**Items**.
● ● ●
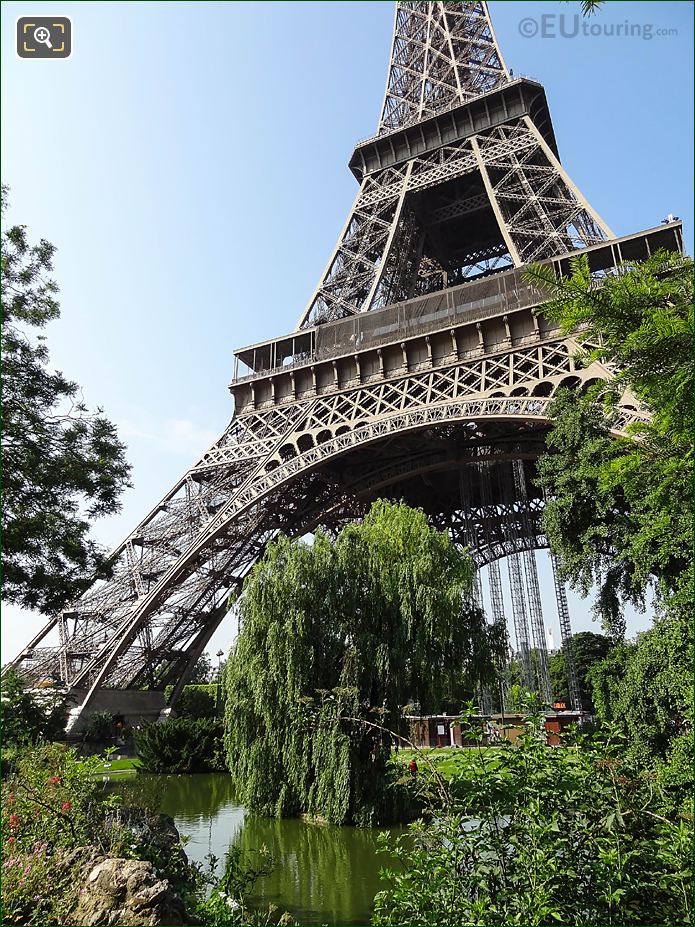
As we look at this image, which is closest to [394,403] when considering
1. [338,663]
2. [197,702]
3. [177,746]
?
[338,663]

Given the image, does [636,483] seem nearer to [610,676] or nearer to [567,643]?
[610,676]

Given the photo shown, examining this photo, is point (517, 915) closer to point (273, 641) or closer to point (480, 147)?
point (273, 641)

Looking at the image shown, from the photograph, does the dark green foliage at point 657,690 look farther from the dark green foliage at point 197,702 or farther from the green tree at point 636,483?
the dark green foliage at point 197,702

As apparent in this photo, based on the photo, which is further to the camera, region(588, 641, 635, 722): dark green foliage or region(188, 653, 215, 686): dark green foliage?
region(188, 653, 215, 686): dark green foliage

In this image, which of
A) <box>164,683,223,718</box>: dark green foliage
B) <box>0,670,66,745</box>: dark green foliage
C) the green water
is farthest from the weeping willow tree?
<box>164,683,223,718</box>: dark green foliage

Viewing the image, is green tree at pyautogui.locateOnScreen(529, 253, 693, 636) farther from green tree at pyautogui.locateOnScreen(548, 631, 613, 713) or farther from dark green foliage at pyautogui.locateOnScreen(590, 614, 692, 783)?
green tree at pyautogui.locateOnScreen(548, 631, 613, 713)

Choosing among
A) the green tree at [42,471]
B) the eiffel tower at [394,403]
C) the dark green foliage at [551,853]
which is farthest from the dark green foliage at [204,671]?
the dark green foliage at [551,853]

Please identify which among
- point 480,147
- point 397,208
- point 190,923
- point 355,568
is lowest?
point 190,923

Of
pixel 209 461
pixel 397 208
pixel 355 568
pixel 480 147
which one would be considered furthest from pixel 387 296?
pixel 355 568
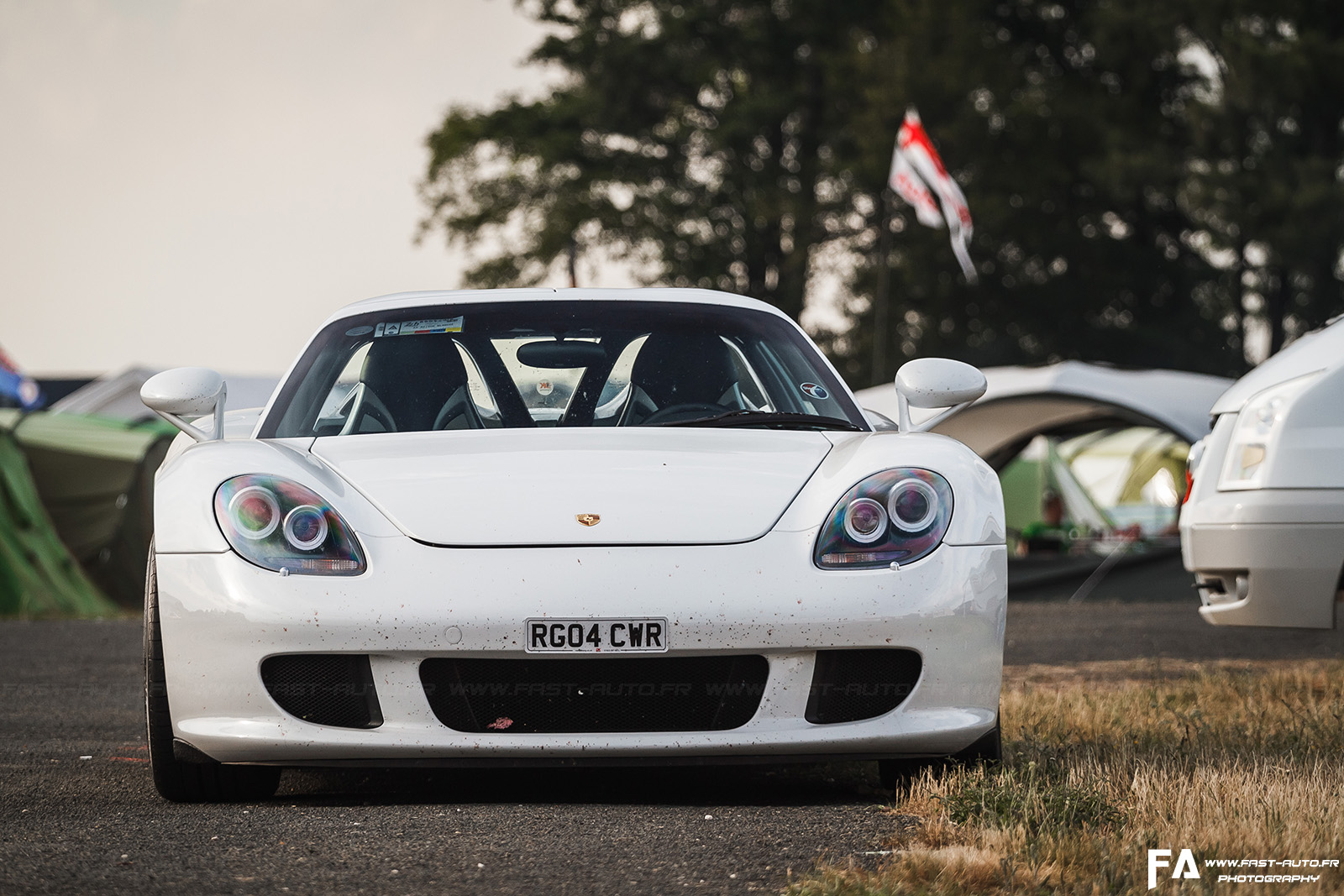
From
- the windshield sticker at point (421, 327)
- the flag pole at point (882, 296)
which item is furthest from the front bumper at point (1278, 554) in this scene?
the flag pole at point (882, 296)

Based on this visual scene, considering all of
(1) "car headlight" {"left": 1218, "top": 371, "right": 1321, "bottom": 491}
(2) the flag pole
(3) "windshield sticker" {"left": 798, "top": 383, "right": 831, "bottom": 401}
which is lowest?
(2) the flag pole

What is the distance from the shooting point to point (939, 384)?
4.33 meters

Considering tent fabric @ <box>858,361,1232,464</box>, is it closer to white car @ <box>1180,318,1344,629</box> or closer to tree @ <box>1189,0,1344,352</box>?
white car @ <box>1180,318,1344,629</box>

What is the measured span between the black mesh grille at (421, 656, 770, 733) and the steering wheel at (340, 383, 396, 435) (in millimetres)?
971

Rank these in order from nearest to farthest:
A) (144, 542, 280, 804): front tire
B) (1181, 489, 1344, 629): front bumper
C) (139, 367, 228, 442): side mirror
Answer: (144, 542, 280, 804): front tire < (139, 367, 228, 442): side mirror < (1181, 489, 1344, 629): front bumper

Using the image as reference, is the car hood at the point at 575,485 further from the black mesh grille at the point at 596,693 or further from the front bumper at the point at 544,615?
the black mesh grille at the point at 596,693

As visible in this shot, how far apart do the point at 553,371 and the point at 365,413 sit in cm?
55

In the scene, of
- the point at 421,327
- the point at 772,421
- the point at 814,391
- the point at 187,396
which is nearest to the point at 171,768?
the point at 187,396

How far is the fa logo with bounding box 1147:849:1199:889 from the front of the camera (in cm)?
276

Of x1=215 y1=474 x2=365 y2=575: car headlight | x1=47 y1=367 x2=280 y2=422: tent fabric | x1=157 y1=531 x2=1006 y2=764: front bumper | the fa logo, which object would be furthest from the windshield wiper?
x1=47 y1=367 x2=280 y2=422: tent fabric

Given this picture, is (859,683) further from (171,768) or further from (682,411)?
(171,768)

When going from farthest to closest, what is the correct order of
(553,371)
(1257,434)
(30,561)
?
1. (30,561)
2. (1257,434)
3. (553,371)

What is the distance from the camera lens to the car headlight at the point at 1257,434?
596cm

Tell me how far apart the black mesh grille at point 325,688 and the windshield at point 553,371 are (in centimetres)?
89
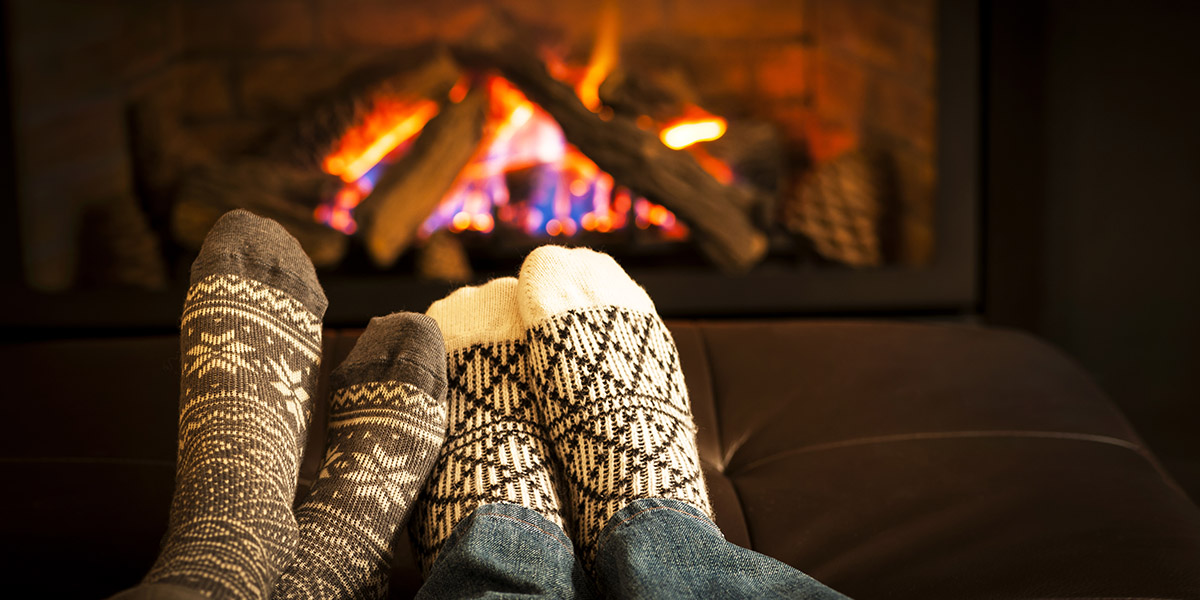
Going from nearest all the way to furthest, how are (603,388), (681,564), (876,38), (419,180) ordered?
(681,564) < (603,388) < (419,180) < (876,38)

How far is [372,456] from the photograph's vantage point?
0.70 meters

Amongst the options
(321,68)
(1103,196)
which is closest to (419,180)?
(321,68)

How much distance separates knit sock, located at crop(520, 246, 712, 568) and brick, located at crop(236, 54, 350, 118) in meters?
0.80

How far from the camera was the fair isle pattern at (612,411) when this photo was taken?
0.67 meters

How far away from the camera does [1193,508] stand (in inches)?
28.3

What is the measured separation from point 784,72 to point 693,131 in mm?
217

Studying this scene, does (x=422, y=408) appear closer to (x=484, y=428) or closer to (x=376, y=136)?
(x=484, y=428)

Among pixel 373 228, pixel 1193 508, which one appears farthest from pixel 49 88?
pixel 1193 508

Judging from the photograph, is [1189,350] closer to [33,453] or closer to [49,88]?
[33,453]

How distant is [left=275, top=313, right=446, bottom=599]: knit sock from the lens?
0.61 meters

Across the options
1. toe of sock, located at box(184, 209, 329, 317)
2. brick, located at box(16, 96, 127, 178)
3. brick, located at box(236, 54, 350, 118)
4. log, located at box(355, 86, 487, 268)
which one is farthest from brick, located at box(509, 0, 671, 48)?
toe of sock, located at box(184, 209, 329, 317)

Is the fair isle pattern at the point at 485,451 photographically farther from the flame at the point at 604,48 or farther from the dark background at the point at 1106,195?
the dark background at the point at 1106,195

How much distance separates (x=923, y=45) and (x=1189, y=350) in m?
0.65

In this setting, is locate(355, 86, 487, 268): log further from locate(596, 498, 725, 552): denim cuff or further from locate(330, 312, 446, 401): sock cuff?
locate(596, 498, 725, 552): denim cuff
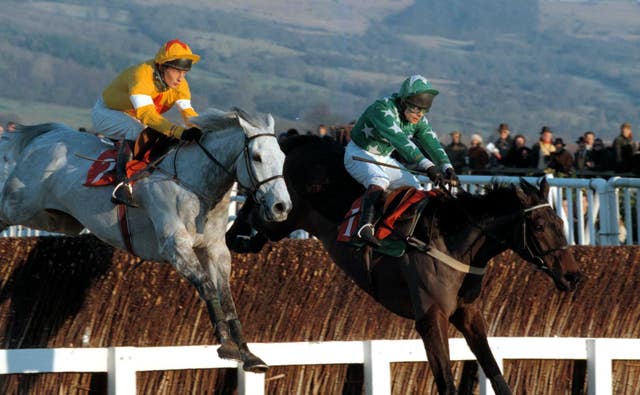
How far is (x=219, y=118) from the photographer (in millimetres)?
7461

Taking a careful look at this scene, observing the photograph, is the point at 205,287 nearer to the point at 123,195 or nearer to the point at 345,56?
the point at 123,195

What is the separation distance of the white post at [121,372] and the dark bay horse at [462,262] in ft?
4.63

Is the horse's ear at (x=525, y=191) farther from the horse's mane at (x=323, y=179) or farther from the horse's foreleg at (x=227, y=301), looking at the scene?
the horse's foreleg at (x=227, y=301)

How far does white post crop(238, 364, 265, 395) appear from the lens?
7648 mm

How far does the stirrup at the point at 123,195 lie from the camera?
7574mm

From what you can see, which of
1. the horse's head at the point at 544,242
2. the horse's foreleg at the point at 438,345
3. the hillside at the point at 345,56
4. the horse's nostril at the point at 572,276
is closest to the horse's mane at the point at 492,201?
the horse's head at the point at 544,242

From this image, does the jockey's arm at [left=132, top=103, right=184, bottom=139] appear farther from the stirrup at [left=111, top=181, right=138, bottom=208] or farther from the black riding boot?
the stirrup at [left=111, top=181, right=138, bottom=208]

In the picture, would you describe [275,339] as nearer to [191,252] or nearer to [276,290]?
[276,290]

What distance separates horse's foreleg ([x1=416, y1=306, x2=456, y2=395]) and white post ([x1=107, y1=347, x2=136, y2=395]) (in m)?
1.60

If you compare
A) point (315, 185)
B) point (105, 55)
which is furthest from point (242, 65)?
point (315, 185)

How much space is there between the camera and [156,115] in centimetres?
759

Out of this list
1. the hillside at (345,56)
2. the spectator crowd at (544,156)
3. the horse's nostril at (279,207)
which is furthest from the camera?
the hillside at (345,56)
● ● ●
**Request**.
Copy the listing word for word, beginning at the line that contains "In this setting, is" and continuing through the last line of the listing. Leave the pictures out of your copy.

**Result below**.
In this setting, is locate(355, 86, 487, 268): log further from locate(596, 498, 725, 552): denim cuff or further from locate(330, 312, 446, 401): sock cuff?
locate(596, 498, 725, 552): denim cuff
How far is (x=219, y=118) from the photographer (in millimetres)?
7461

Taking a careful look at this scene, observing the photograph, is the point at 205,287 nearer to the point at 123,195 or nearer to the point at 345,56?
the point at 123,195

What is the separation distance of the white post at [121,372] and the dark bay horse at [462,262] in ft?
4.63

Is the horse's ear at (x=525, y=191) farther from the horse's mane at (x=323, y=179) or farther from the horse's foreleg at (x=227, y=301), looking at the scene?
the horse's foreleg at (x=227, y=301)

How far does white post crop(238, 364, 265, 395) appear from the lens?
7648 mm

How far does the stirrup at the point at 123,195 lie from the camera?
7574mm

From what you can see, which of
1. the horse's head at the point at 544,242
2. the horse's foreleg at the point at 438,345
3. the hillside at the point at 345,56
4. the horse's nostril at the point at 572,276
is closest to the horse's mane at the point at 492,201?
the horse's head at the point at 544,242

From this image, does the jockey's arm at [left=132, top=103, right=184, bottom=139] appear farther from the stirrup at [left=111, top=181, right=138, bottom=208] or farther from the black riding boot?
the stirrup at [left=111, top=181, right=138, bottom=208]

In the picture, would you describe [275,339] as nearer to [191,252] or nearer to [276,290]?
[276,290]

What distance separates horse's foreleg ([x1=416, y1=306, x2=456, y2=395]) and white post ([x1=107, y1=347, x2=136, y2=395]) (in m)?
1.60

If you compare
A) point (315, 185)
B) point (105, 55)
which is furthest from point (242, 65)?
point (315, 185)

How much space is there between the camera and [156,115] in centimetres?
759

Out of this list
1. the hillside at (345,56)
2. the spectator crowd at (544,156)
3. the horse's nostril at (279,207)
which is furthest from the camera?
the hillside at (345,56)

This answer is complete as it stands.